WORK TO BE COMPLETED
The records below must be transcribed precisely and in full.
"""
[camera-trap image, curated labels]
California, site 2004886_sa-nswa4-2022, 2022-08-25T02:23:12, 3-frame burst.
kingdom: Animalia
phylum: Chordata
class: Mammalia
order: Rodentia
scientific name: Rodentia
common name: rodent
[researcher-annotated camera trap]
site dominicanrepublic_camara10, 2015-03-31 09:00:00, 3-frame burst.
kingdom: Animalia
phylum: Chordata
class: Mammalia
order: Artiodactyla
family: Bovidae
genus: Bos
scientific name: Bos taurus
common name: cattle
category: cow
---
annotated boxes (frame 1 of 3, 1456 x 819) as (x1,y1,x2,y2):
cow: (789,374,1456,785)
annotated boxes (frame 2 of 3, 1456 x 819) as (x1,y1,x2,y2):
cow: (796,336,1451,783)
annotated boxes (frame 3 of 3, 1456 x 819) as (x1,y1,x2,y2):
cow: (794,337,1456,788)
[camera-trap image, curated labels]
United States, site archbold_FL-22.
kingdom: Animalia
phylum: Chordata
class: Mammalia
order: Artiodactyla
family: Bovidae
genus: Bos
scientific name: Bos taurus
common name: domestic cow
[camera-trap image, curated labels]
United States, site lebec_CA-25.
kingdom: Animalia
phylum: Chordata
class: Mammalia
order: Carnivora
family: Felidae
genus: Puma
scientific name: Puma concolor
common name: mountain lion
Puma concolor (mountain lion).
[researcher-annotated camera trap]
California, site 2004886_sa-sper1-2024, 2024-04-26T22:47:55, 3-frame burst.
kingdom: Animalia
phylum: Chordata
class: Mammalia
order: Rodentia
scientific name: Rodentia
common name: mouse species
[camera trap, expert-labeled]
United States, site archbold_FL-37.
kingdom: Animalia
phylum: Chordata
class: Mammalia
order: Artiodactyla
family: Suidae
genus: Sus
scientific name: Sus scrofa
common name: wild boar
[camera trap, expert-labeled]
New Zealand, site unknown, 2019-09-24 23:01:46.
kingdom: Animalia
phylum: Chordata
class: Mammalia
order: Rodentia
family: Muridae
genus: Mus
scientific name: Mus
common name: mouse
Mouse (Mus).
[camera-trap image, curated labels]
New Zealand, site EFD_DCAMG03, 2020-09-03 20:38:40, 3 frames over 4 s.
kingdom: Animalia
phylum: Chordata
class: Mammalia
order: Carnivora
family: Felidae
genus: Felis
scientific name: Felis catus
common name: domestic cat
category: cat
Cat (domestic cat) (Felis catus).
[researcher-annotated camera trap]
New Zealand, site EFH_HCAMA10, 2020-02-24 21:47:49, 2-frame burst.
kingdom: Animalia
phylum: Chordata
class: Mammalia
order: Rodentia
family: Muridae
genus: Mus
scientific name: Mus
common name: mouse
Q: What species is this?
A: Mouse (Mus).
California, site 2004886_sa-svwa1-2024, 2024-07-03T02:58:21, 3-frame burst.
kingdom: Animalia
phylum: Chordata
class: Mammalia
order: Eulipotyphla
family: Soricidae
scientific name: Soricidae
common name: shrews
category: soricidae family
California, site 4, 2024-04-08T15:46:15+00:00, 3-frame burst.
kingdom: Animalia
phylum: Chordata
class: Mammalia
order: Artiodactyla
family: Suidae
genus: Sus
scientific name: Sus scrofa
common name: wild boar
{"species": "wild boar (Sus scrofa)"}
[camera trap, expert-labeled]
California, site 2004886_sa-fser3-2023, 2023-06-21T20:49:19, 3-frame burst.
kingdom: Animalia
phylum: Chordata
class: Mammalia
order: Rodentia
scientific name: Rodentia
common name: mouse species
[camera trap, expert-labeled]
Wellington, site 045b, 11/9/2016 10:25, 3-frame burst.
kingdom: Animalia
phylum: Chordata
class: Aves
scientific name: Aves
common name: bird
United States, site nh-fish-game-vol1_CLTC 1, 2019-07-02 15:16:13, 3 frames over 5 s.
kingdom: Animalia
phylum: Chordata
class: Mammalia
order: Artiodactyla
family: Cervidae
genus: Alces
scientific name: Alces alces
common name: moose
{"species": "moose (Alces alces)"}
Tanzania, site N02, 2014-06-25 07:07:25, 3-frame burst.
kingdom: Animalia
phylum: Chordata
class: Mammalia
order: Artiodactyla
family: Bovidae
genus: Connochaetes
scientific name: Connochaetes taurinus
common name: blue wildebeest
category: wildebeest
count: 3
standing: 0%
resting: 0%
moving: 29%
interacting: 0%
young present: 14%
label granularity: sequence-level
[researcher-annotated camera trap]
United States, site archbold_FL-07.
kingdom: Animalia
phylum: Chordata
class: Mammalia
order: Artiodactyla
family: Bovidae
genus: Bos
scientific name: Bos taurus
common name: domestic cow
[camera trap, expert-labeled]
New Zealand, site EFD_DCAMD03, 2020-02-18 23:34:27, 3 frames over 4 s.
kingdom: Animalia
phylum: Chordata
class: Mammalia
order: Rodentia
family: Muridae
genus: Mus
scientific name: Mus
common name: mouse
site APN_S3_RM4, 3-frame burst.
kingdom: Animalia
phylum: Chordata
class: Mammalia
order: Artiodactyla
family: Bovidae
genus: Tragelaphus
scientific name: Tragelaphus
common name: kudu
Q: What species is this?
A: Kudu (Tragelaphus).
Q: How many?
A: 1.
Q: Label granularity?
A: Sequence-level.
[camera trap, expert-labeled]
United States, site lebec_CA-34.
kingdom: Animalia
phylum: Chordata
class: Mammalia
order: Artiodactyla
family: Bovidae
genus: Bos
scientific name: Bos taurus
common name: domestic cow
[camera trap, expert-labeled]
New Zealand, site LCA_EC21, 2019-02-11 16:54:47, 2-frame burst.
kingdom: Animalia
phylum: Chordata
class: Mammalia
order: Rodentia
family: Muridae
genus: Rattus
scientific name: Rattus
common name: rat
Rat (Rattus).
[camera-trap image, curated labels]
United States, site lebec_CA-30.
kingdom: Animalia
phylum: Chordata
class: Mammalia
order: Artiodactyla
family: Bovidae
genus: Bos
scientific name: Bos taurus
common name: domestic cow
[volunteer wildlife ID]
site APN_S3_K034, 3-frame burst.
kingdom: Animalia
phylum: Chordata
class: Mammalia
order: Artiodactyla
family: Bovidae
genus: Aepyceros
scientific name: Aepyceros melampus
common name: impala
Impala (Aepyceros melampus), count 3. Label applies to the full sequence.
"""
COMPLETED TASK
[camera-trap image, curated labels]
California, site 2004886_sa-nswa4-2022, 2022-08-25T02:23:12, 3-frame burst.
kingdom: Animalia
phylum: Chordata
class: Mammalia
order: Rodentia
scientific name: Rodentia
common name: rodent
[researcher-annotated camera trap]
site dominicanrepublic_camara10, 2015-03-31 09:00:00, 3-frame burst.
kingdom: Animalia
phylum: Chordata
class: Mammalia
order: Artiodactyla
family: Bovidae
genus: Bos
scientific name: Bos taurus
common name: cattle
category: cow
---
annotated boxes (frame 1 of 3, 1456 x 819) as (x1,y1,x2,y2):
cow: (789,374,1456,785)
annotated boxes (frame 2 of 3, 1456 x 819) as (x1,y1,x2,y2):
cow: (796,336,1451,783)
annotated boxes (frame 3 of 3, 1456 x 819) as (x1,y1,x2,y2):
cow: (794,337,1456,788)
[camera-trap image, curated labels]
United States, site archbold_FL-22.
kingdom: Animalia
phylum: Chordata
class: Mammalia
order: Artiodactyla
family: Bovidae
genus: Bos
scientific name: Bos taurus
common name: domestic cow
[camera-trap image, curated labels]
United States, site lebec_CA-25.
kingdom: Animalia
phylum: Chordata
class: Mammalia
order: Carnivora
family: Felidae
genus: Puma
scientific name: Puma concolor
common name: mountain lion
Puma concolor (mountain lion).
[researcher-annotated camera trap]
California, site 2004886_sa-sper1-2024, 2024-04-26T22:47:55, 3-frame burst.
kingdom: Animalia
phylum: Chordata
class: Mammalia
order: Rodentia
scientific name: Rodentia
common name: mouse species
[camera trap, expert-labeled]
United States, site archbold_FL-37.
kingdom: Animalia
phylum: Chordata
class: Mammalia
order: Artiodactyla
family: Suidae
genus: Sus
scientific name: Sus scrofa
common name: wild boar
[camera trap, expert-labeled]
New Zealand, site unknown, 2019-09-24 23:01:46.
kingdom: Animalia
phylum: Chordata
class: Mammalia
order: Rodentia
family: Muridae
genus: Mus
scientific name: Mus
common name: mouse
Mouse (Mus).
[camera-trap image, curated labels]
New Zealand, site EFD_DCAMG03, 2020-09-03 20:38:40, 3 frames over 4 s.
kingdom: Animalia
phylum: Chordata
class: Mammalia
order: Carnivora
family: Felidae
genus: Felis
scientific name: Felis catus
common name: domestic cat
category: cat
Cat (domestic cat) (Felis catus).
[researcher-annotated camera trap]
New Zealand, site EFH_HCAMA10, 2020-02-24 21:47:49, 2-frame burst.
kingdom: Animalia
phylum: Chordata
class: Mammalia
order: Rodentia
family: Muridae
genus: Mus
scientific name: Mus
common name: mouse
Q: What species is this?
A: Mouse (Mus).
California, site 2004886_sa-svwa1-2024, 2024-07-03T02:58:21, 3-frame burst.
kingdom: Animalia
phylum: Chordata
class: Mammalia
order: Eulipotyphla
family: Soricidae
scientific name: Soricidae
common name: shrews
category: soricidae family
California, site 4, 2024-04-08T15:46:15+00:00, 3-frame burst.
kingdom: Animalia
phylum: Chordata
class: Mammalia
order: Artiodactyla
family: Suidae
genus: Sus
scientific name: Sus scrofa
common name: wild boar
{"species": "wild boar (Sus scrofa)"}
[camera trap, expert-labeled]
California, site 2004886_sa-fser3-2023, 2023-06-21T20:49:19, 3-frame burst.
kingdom: Animalia
phylum: Chordata
class: Mammalia
order: Rodentia
scientific name: Rodentia
common name: mouse species
[camera trap, expert-labeled]
Wellington, site 045b, 11/9/2016 10:25, 3-frame burst.
kingdom: Animalia
phylum: Chordata
class: Aves
scientific name: Aves
common name: bird
United States, site nh-fish-game-vol1_CLTC 1, 2019-07-02 15:16:13, 3 frames over 5 s.
kingdom: Animalia
phylum: Chordata
class: Mammalia
order: Artiodactyla
family: Cervidae
genus: Alces
scientific name: Alces alces
common name: moose
{"species": "moose (Alces alces)"}
Tanzania, site N02, 2014-06-25 07:07:25, 3-frame burst.
kingdom: Animalia
phylum: Chordata
class: Mammalia
order: Artiodactyla
family: Bovidae
genus: Connochaetes
scientific name: Connochaetes taurinus
common name: blue wildebeest
category: wildebeest
count: 3
standing: 0%
resting: 0%
moving: 29%
interacting: 0%
young present: 14%
label granularity: sequence-level
[researcher-annotated camera trap]
United States, site archbold_FL-07.
kingdom: Animalia
phylum: Chordata
class: Mammalia
order: Artiodactyla
family: Bovidae
genus: Bos
scientific name: Bos taurus
common name: domestic cow
[camera trap, expert-labeled]
New Zealand, site EFD_DCAMD03, 2020-02-18 23:34:27, 3 frames over 4 s.
kingdom: Animalia
phylum: Chordata
class: Mammalia
order: Rodentia
family: Muridae
genus: Mus
scientific name: Mus
common name: mouse
site APN_S3_RM4, 3-frame burst.
kingdom: Animalia
phylum: Chordata
class: Mammalia
order: Artiodactyla
family: Bovidae
genus: Tragelaphus
scientific name: Tragelaphus
common name: kudu
Q: What species is this?
A: Kudu (Tragelaphus).
Q: How many?
A: 1.
Q: Label granularity?
A: Sequence-level.
[camera trap, expert-labeled]
United States, site lebec_CA-34.
kingdom: Animalia
phylum: Chordata
class: Mammalia
order: Artiodactyla
family: Bovidae
genus: Bos
scientific name: Bos taurus
common name: domestic cow
[camera trap, expert-labeled]
New Zealand, site LCA_EC21, 2019-02-11 16:54:47, 2-frame burst.
kingdom: Animalia
phylum: Chordata
class: Mammalia
order: Rodentia
family: Muridae
genus: Rattus
scientific name: Rattus
common name: rat
Rat (Rattus).
[camera-trap image, curated labels]
United States, site lebec_CA-30.
kingdom: Animalia
phylum: Chordata
class: Mammalia
order: Artiodactyla
family: Bovidae
genus: Bos
scientific name: Bos taurus
common name: domestic cow
[volunteer wildlife ID]
site APN_S3_K034, 3-frame burst.
kingdom: Animalia
phylum: Chordata
class: Mammalia
order: Artiodactyla
family: Bovidae
genus: Aepyceros
scientific name: Aepyceros melampus
common name: impala
Impala (Aepyceros melampus), count 3. Label applies to the full sequence.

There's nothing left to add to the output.